Traditional Culture Encyclopedia - Hotel franchise - What kind of feeling is it not to go home during the Spring Festival?

What kind of feeling is it not to go home during the Spring Festival?

First of all, where is home?

Unmarried people, where their parents are, are home.

A married person, daughter-in-law or husband is home only on land.

So, it's not whether I can try my best to get a ticket back to my hometown during the New Year, but who I will be with during the New Year. In fact, the so-called not going home for the New Year means that I have no relatives to accompany me for the New Year.

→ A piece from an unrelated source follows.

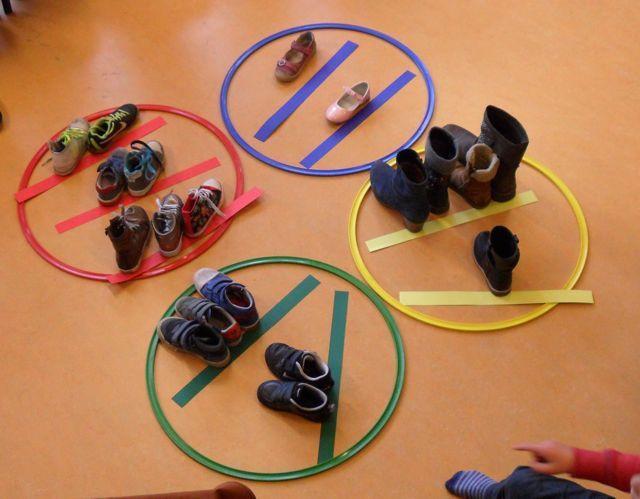 """Mindmap(denken) over schoenen. Eerst hebben we onze schoenen in de verschillende hoepels gezet met de vraag: """"Welke schoenen horen bij elkaar en waarom?"""" Daarna hebben we gekeken of we de schoenen binnen een bepaalde hoepel nog verder konden verdelen."""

Actually, I personally think this is not a very emotional topic. I don't want to be with these traditional festivals in my bones, so I can't tell you how sad I am during the Spring Festival that I spent alone.

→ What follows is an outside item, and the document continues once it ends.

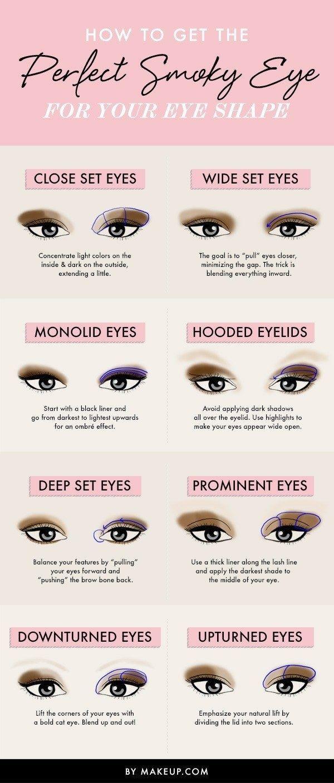 Si vous voulez apprendre à faire un œil charbonneux, réfléchissez à la combinaison de couleurs et à la quantité de chaque couleur nécessaire pour mettre en valeur la forme de vos yeux.   7 trucs tout bêtes pour se maquiller plus facilement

If you have to describe that feeling, it's probably that you go to the supermarket, where the noise is very loud. Congratulations, you are puzzling and annoying. It is the stalls selling Spring Festival couplets and various festive pendants everywhere on the street that make me itch to buy them, but I also know that buying them can't help me decorate a beautiful holiday atmosphere.

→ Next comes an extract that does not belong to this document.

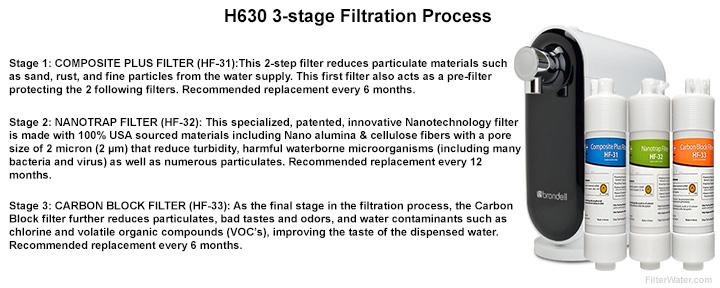 H630 Brondell Filtration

When you go back to your residence and close the door, you don't know anything about code words, but as long as you log in to games and social apps, you will be surrounded by all kinds of Spring Festival happiness around you. I'm a little afraid to say that I spend the New Year alone, for fear that a group of people will comfort me. I just pretend to be with my family and work hard for a happy Spring Festival, just like a little monster who comes into this world occasionally, playing a human being in despair and anxiety.

The most painful thing is that I can't cook, and I face the embarrassment of a large number of restaurants closing down during the Spring Festival. You make a take-away call, and basically 95% of it is useless. It's a bad review! Therefore, quick-frozen instant noodles from jiaozi will become my staple food during the Spring Festival.

It doesn't sound good, but I'm not really sad. Maybe I spend too much Spring Festival alone. I'm used to handling it alone. If you feel sorry for me after reading it, don't comfort me I'm really, really not sad. I send 4!